Age versus size of the universe QUESTION CONTEXT:
The universe is roughly 14B years while its diameter 93B light years, making radius 46.5B ly. If I understand correctly if we froze everything, go on the one side, then go to the other by the speed of light while everything else would be frozen, it would take us 93B ly. From the spectator POV however, the Big Bang happened 'only' 14B years ago.
Is this caused by time dilation/relativity of time of observer to moving objects  or spacetime expansion and

*

*if the former is true, then no two particles in universe ever moved
relative to each other FTL, right?

*if the latter is true, how is that exactly different to
two objects moving FTL to each other (with omitted relative time
compensation)?

 A: It is more or less caused by time dilation, yes.
Even in special relativity, with no spacetime curvature, there's no limit on how quickly two things can recede in terms of proper time. If two objects start at rest and then head off in opposite directions at $.99c$ for one second as measured by onboard clocks and then decelerate to their original speeds, they'll be about 14 light seconds apart at the end.
You can make a special-relativistic toy big bang model by having a bunch of objects move inertially away from a common starting point at many different speeds. They all recede from each other at less than $c$ if you calculate their speeds as $dx/dt$ where $x$ and $t$ are inertial coordinates. But if you calculate separation per proper time, there's no upper limit. This notion of "separation per proper time" is just not the kind of speed that is limited to $c$ in special (or general) relativity.
This toy model is actually a special case of the standard cosmological model (FLRW); it's the zero-density or zero-gravity limit, sometimes called the Milne cosmology, and it has "superluminal" recession speeds in the sense normally used in cosmology.

if the former is true,

(it is)

then no two particles in universe ever moved relative to each other FTL, right?

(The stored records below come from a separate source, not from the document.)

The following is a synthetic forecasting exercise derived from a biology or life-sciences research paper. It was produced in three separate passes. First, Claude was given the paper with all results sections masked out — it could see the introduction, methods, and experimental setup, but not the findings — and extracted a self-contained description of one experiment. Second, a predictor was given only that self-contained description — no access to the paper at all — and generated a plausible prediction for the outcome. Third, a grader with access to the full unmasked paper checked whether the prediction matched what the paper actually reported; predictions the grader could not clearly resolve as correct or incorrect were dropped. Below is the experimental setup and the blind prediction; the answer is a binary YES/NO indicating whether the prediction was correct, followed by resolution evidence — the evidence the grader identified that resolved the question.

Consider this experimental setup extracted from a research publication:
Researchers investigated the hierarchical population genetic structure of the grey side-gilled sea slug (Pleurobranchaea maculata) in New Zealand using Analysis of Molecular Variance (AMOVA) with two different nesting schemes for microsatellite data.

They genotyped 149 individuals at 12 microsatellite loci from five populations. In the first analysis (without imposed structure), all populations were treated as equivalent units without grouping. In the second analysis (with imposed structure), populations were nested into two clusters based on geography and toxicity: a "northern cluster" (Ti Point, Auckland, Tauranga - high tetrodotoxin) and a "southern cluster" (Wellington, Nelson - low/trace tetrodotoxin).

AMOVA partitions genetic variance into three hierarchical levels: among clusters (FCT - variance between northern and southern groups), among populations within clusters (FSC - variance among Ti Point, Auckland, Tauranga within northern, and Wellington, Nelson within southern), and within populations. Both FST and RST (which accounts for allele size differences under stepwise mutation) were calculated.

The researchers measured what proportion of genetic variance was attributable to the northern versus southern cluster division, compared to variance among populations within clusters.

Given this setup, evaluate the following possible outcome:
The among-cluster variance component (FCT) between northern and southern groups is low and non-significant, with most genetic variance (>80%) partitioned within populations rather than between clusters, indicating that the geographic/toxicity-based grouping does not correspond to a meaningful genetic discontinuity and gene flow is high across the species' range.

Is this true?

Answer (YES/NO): NO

Locally, there is no superluminal relative motion. On a larger scale, it generally doesn't make sense to compare speeds because of spacetime curvature. But "superluminal" expansion at the cosmological scale has nothing to do with curvature as such, contrary to popular belief. In the flat-spacetime limit (the Milne cosmology), the "superluminal" cosmological expansion speeds are still there, even though there's also a well-defined special-relativistic global speed (which is different, and never exceeds $c$).